- Born: February 24, 1934 Ordubad, Nakhichevan ASSR, Azerbaijan SSR, TSFSR, USSR
- Died: December 20, 2019 (aged 85)
- Occupation: painter
- Awards: Honored Artist of the Azerbaijan SSR

= Jamil Mufidzade =

Azerbaijani artist (1934–2019)

Jamil Miryusif oghlu Mufidzade (Cəmil Miryusif oğlu Müfidzadə, February 24, 1934 — December 20, 2019) was an Azerbaijani painter. He was the People's Artist of Azerbaijan (2002).

== Biography ==
Mufidzade was born on February 24, 1934, in Ordubad. He studied at the Azim Azimzade Baku Art School in 1948–1955 and graduated from Kyiv Secondary Art School in Ukraine in 1955–1956, and graphics faculty of Kharkiv State Art Institute in 1959–1962.

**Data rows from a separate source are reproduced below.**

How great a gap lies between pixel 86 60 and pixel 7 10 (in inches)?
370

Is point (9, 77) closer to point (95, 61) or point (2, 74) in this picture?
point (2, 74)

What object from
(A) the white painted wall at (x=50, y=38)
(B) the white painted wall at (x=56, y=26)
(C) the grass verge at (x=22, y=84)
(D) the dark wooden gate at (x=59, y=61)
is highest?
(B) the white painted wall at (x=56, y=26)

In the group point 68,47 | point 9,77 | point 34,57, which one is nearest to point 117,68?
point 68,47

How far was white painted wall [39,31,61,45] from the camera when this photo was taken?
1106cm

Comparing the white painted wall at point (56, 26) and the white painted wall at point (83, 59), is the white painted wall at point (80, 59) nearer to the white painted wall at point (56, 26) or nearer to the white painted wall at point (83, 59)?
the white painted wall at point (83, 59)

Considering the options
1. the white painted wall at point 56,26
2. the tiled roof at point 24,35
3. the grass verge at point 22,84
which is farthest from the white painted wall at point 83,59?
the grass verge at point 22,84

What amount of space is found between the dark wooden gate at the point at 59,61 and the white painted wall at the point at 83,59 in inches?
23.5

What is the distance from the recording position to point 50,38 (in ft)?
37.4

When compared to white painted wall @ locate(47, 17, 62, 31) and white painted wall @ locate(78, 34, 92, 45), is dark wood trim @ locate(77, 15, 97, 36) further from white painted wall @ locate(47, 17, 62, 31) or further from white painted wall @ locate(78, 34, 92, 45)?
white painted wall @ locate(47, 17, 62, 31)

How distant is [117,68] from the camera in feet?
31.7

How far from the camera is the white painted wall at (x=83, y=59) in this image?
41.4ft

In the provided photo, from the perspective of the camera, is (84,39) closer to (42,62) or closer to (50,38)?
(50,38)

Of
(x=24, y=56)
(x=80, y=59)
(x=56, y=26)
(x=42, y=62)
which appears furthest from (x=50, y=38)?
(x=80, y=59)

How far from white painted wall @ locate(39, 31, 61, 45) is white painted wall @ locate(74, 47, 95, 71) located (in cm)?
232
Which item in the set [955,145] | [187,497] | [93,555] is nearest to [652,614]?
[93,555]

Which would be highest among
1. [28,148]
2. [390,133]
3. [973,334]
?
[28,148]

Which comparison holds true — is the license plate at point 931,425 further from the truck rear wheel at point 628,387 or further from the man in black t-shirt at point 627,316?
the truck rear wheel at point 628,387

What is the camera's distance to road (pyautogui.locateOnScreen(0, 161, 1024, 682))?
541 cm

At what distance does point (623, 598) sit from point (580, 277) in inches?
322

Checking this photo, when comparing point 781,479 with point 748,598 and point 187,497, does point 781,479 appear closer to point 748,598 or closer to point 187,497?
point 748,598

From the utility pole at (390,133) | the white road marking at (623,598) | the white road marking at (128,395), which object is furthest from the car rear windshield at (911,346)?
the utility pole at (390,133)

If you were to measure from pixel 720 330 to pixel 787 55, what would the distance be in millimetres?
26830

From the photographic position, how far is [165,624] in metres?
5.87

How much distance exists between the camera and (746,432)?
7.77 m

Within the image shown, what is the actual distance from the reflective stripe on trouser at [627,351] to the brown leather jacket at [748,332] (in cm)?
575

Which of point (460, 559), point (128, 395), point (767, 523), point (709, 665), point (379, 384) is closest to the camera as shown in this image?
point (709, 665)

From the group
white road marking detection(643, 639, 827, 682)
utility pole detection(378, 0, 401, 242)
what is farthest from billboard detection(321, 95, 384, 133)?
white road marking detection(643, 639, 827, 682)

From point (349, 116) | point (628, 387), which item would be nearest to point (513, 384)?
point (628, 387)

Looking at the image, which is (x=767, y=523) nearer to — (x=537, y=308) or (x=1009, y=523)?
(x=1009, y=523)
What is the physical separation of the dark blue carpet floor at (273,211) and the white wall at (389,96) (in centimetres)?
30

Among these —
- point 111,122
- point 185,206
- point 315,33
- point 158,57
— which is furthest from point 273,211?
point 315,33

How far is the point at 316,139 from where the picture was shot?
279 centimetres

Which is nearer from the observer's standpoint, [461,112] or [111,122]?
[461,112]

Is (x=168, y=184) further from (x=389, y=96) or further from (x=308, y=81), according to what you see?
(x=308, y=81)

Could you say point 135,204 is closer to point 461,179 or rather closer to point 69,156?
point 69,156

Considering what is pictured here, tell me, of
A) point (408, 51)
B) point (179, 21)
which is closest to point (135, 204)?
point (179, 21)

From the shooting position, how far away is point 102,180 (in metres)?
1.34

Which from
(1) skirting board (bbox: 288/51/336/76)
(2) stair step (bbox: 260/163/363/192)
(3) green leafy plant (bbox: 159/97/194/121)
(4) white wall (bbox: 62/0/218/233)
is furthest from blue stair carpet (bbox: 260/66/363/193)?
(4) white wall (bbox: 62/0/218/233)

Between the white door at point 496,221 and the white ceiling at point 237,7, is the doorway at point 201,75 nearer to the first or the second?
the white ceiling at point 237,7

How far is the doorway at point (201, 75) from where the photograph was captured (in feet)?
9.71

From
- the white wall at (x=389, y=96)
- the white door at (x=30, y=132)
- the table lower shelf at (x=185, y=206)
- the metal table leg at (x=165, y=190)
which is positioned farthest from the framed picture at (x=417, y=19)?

Individual exhibitions were organized in Poland (1972), Azerbaijan (1977, 1985, 1986, 1994, 2006, 2009), Russia (1977), Iran (1992, 2003), France (1991) and Turkey (1998). His works are in the National Art Museum of Azerbaijan, the Azerbaijan State Art Gallery, the State Museum of Oriental Art, Gorky Museum, Museum Ludwig, and Fine Arts Zanabazar Museum.

He died on December 20, 2019, in Baku.